Indeed, the difference is negligible. I meant that in case the data isn't sparse (e.g. you only consider a subset of the complete enum set), you'd be saving some space (since the value array isn't as large). But this difference only would matter if data is really sparse and you'd have a ton of these maps. Conclusion: The difference is small so there isn't a need except for this (very specific) case.

Manually maintaining an array would work, but you would have to repeat the boilerplate code for conversion from key to index and vice versa. Additionally you would have to write all methods (such as containsKey) yourself.

I meant having an implementation such as the linked Nat2IntArrayMap (compared to having a generic key to index mapping).

My point is (summarizing the above two replies) that the use cases where having an index mapping + bit set is superior to both (i) hashing and (ii) directly using the mapped index as key is (I think) very rare.

Correct me if I am wrong: As I see it, the efficiency of this approach rests upon the assumption that the set of keys (or rather: their mapped indices) your application encounters is (i) significantly smaller than the domain of the keys and (ii) known a-priori. If (i) is not true, directly mapping in an array would be faster, if (ii) is not true, a hash-based approach is faster.

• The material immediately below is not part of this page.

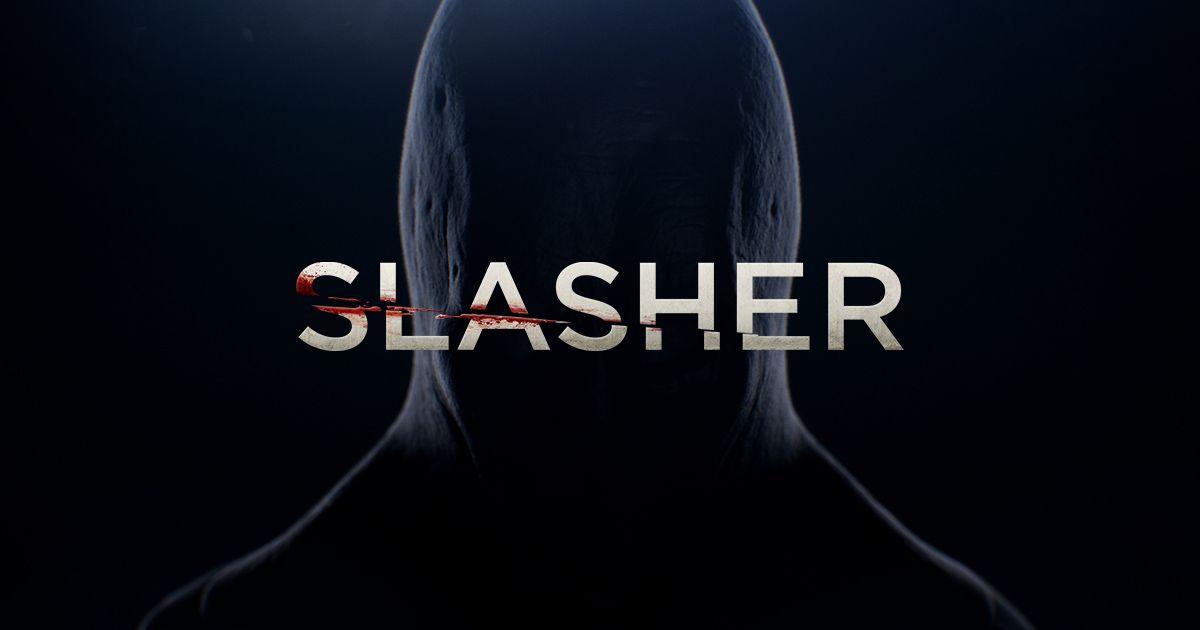 """""""Slasher"""": La 2ª Temporada se estrenará en Netflix (al menos en USA) en octubre"""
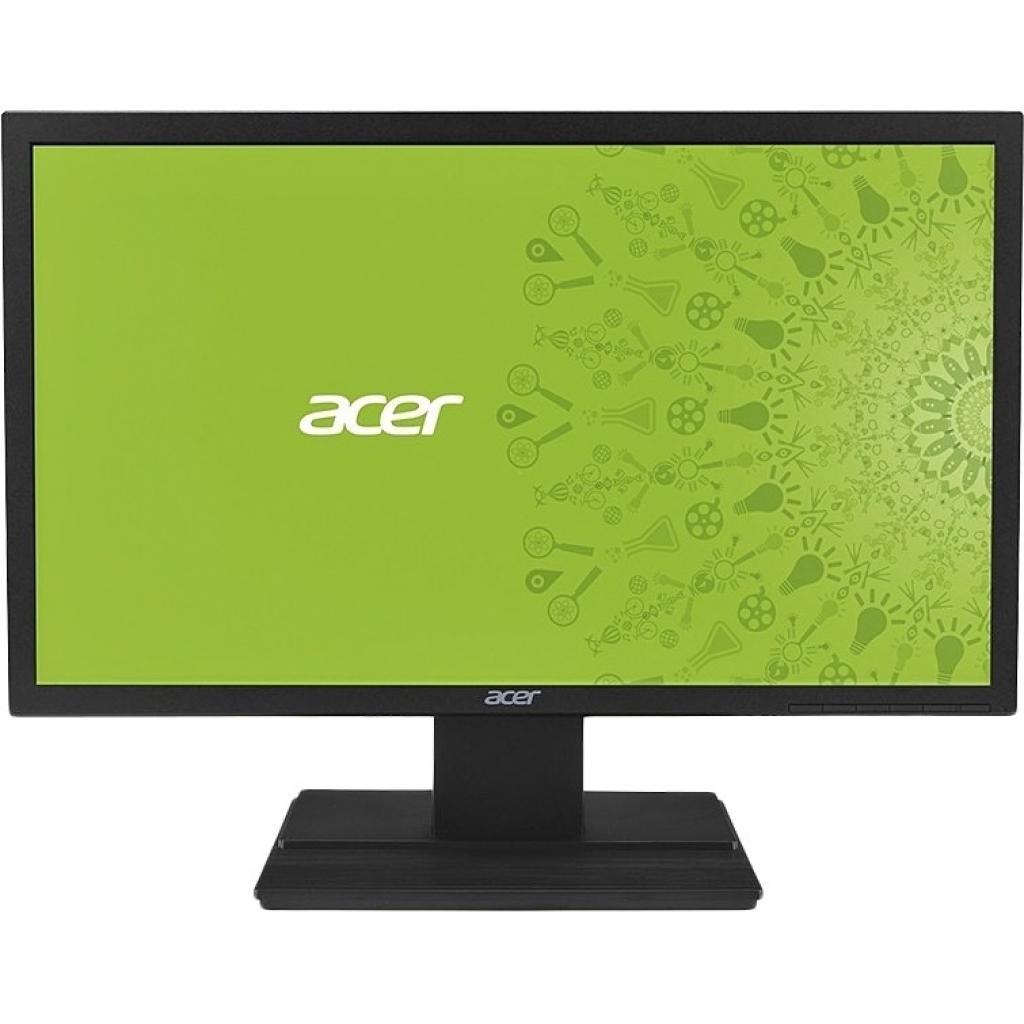 Монитор Acer V236HLbd (UM.VV6EE.001)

BitSet contains logic for resizing which is not necessary here, therefore I went for a manual bit set. But that is probably premature optimization; using BitSet would work here as well and would indeed simplify some tasks.

Agree with both points. What I was aiming at is that BitSet has a non-trivial nextSetBit function, which would be useful for iterators.

but I thought a more general solution (as proposed here) might be helpful.

I see your point, I just do not think there is a common application where this might be the canonical solution. Generality often comes at a cost, even if it is hidden sometimes :-)

But definitely, I agree, if more people are interested my main concern directly is invalidated and it might make sense to include this.